Sometime later, he manages to write something on the envelope that in his mind represents a contact and an address. He opens a drawer on the right side of his desk, where he keeps his postal scale and the postage he’s kept on hand for about the last sixty years, a small, modified file folder with glassine envelopes containing stamps of every denomination, some as old as thirty years but mostly fairly current. Though he had adapted easily to email, Theodore had never let go of his fondness for the U.S. Postal System and all its appurtenances. He’s had his pocket-sized postal scale since he was a kid, a little brass clip for the envelope with a weight on the end and a curved measuring apparatus with an arrow. He also has a bigger scale for larger items, but for smaller ones this is his trusted go-to. It’s really a marvelous thing. Positioning the clip between his shaky fingers so that he can hold it open long enough to place the envelope there takes quite a few tries; suspending the envelope in the air still enough to read the weight is even trickier—dang thing keeps moving, never used to do that. As with the papers, the number of times he tries to pinch the clip before he succeeds could be two or it could be ten. He doesn’t perceive it as a huge hurdle. Eventually Theodore gets a good enough idea of the general weight, accounts for an extra half-ounce, and selects a dollar thirty-eight in postage from his folder. He’s only partially successful in getting the stamps from the folder to his tongue and then to the envelope; one of the ten-cent stamps sticks to his tongue, then to his fingers, until he finally crumples it off his fingers and into the trash, not to be replaced after he simply forgets he needs to.

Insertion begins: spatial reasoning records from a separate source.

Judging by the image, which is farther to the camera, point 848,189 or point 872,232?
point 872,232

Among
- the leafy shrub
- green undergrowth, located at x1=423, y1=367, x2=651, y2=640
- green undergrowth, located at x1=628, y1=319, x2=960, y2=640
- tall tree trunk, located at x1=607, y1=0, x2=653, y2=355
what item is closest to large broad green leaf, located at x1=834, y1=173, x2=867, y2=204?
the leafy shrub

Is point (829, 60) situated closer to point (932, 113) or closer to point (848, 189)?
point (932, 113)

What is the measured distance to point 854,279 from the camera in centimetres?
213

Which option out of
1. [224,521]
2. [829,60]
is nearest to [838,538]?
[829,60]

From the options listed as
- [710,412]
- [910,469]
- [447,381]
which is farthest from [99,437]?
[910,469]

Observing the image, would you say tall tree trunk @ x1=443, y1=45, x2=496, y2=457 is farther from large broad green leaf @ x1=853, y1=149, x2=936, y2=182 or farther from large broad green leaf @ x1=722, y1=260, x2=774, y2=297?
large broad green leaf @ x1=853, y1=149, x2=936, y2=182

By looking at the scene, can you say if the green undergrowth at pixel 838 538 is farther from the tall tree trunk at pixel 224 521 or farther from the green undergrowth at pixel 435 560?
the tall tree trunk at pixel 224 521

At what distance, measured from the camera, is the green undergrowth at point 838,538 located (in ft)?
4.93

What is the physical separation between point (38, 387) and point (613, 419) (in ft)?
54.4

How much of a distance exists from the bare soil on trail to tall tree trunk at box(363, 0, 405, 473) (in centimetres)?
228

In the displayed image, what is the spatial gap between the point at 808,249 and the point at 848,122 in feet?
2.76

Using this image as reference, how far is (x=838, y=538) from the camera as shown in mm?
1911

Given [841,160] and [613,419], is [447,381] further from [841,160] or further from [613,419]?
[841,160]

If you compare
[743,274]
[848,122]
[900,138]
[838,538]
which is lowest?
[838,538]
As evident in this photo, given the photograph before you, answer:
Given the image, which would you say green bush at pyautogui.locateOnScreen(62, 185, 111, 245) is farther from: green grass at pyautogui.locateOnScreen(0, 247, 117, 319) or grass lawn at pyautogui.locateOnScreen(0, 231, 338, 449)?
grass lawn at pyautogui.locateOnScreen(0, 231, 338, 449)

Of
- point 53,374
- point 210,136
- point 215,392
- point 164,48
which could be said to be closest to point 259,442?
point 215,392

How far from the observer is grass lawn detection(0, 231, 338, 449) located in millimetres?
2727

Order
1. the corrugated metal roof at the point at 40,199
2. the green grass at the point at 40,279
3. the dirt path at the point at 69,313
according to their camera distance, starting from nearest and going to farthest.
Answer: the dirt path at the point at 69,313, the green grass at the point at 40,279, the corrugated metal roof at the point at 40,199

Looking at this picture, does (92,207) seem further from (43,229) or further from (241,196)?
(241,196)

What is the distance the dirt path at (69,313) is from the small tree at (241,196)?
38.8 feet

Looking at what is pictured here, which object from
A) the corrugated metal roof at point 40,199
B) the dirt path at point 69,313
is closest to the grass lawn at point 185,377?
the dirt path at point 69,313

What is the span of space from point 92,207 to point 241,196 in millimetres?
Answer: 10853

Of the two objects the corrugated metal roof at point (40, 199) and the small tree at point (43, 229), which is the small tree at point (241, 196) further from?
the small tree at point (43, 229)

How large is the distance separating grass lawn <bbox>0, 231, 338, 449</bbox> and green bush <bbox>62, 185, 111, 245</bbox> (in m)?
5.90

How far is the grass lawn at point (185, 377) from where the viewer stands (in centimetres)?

He’ll have to wait for the right moment to leave the house, this he has learned. Theodore has sometimes been found in places where he’s no longer allowed to tread: Jean once caught him with his walker stuck behind a door trying to go upstairs,
just to see if anything was new up there
, and several times Gordon has found him at the door headed outside with his camera hoping to get a better picture of some critter or another. Though the Copelands have the sitter, and there’s rarely a time when no one at all is home, Theodore is still trusted, unwisely, to know what he can and can’t, should and shouldn’t do. The family has assumed that allowing him to continue to move freely between rooms is still okay, but that time has passed.

It’s not too hard for Theodore to find a moment to make his escape. The sitter has left for the day, Jean has run to the store, Gordon’s not home from work yet, Otis is at a friend’s house, Priscilla’s upstairs, and his mother has fallen asleep on the sofa. That the post office will be closed by the time Theodore gets there is an overlooked detail. That managing the dog and his envelope simultaneously are two conflicting endeavors is not at the forefront of his mind. Theodore shuffles into the main house; his buddy Mott sidles right up. With a few fumbles, Theodore once again manages to hook the leash onto the dog’s collar, takes him through the back door, and walks him outside.

They make it only as far as the front of the house when Theodore becomes winded and decides to take a break.
Hooph
, he says out loud to the dog.
We better stop for a minute.
Theodore steps up to the front porch with the dog and sits on the bench swing. Mott lies down, Theodore makes the bench swing lightly.
This is nice.
Theodore swings for a few minutes; a delightful cluster of sparrows lands on a tree in his sight. The sparrows flitting about will occupy his thoughts until he falls asleep.